> Work required:
Everything from the line containing "Photo 16 of" down to the last line below should be set down exactly, and only that, without the pictures.

> Dataset extract:
⟨
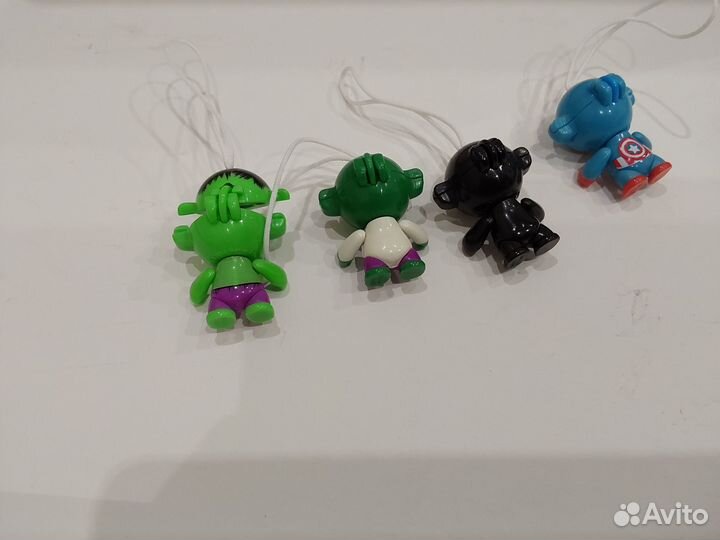 Киндер сюрприз Марвел брелки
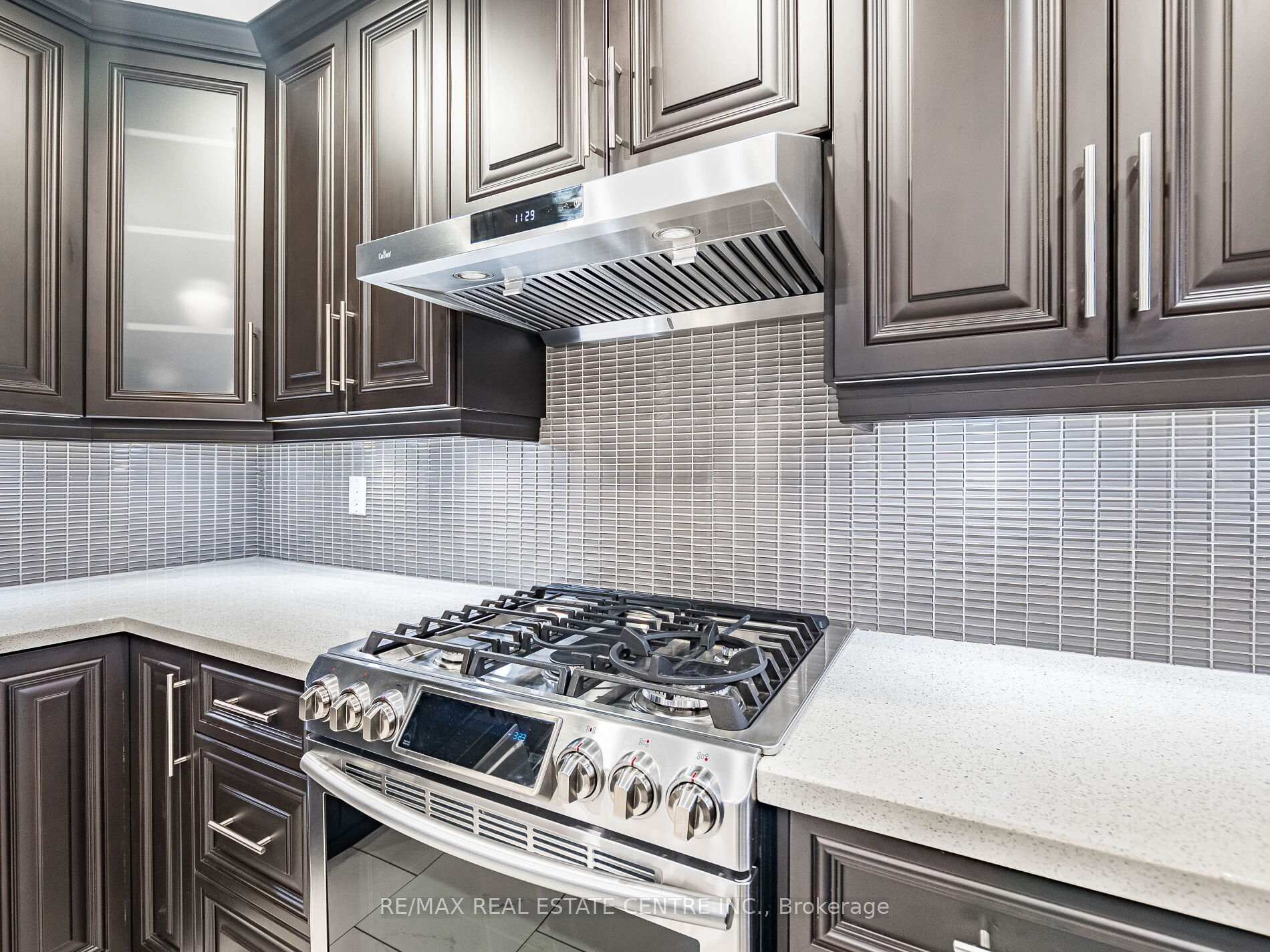 Photo 16 of 4 Lord Simcoe Drive, Brampton, Westgate — HOMEH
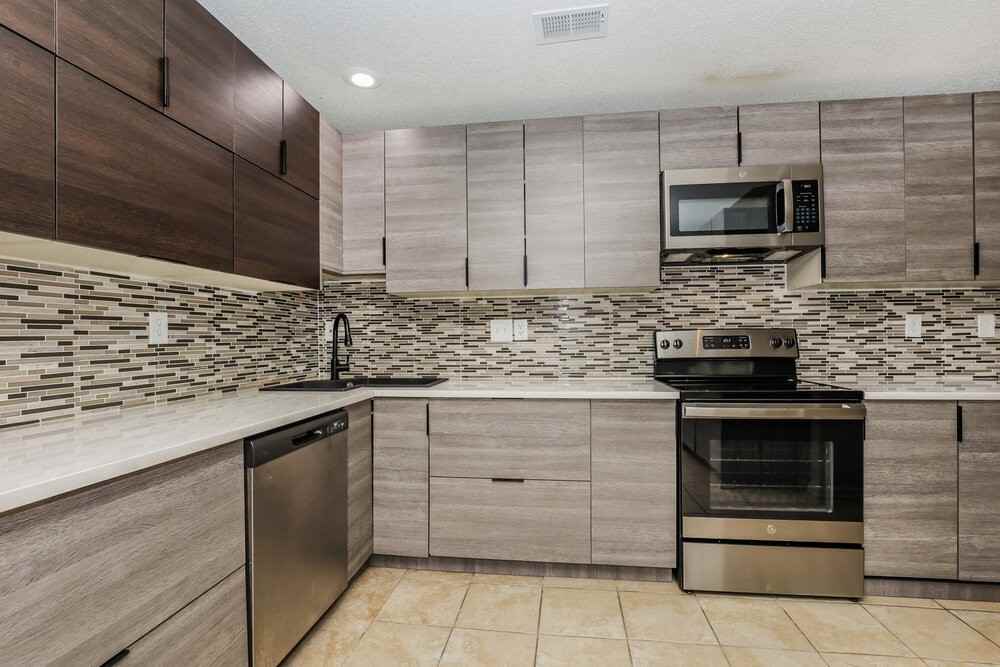 9262 Chimneyrock Blvd - Photo 7 of 17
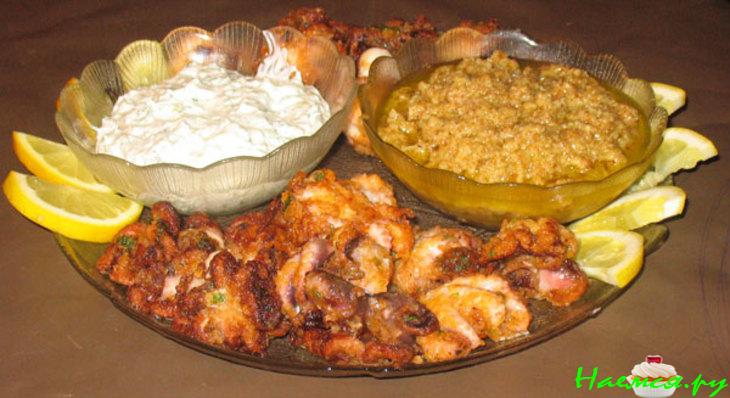 Жареные мини-осьминожки (с лимоном и двумя дипами)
⟩
> Exercise result:
 Photo 16 of 4 Lord Simcoe Drive, Brampton, Westgate — HOMEH
 9262 Chimneyrock Blvd - Photo 7 of 17
 Жареные мини-осьминожки (с лимоном и двумя дипами)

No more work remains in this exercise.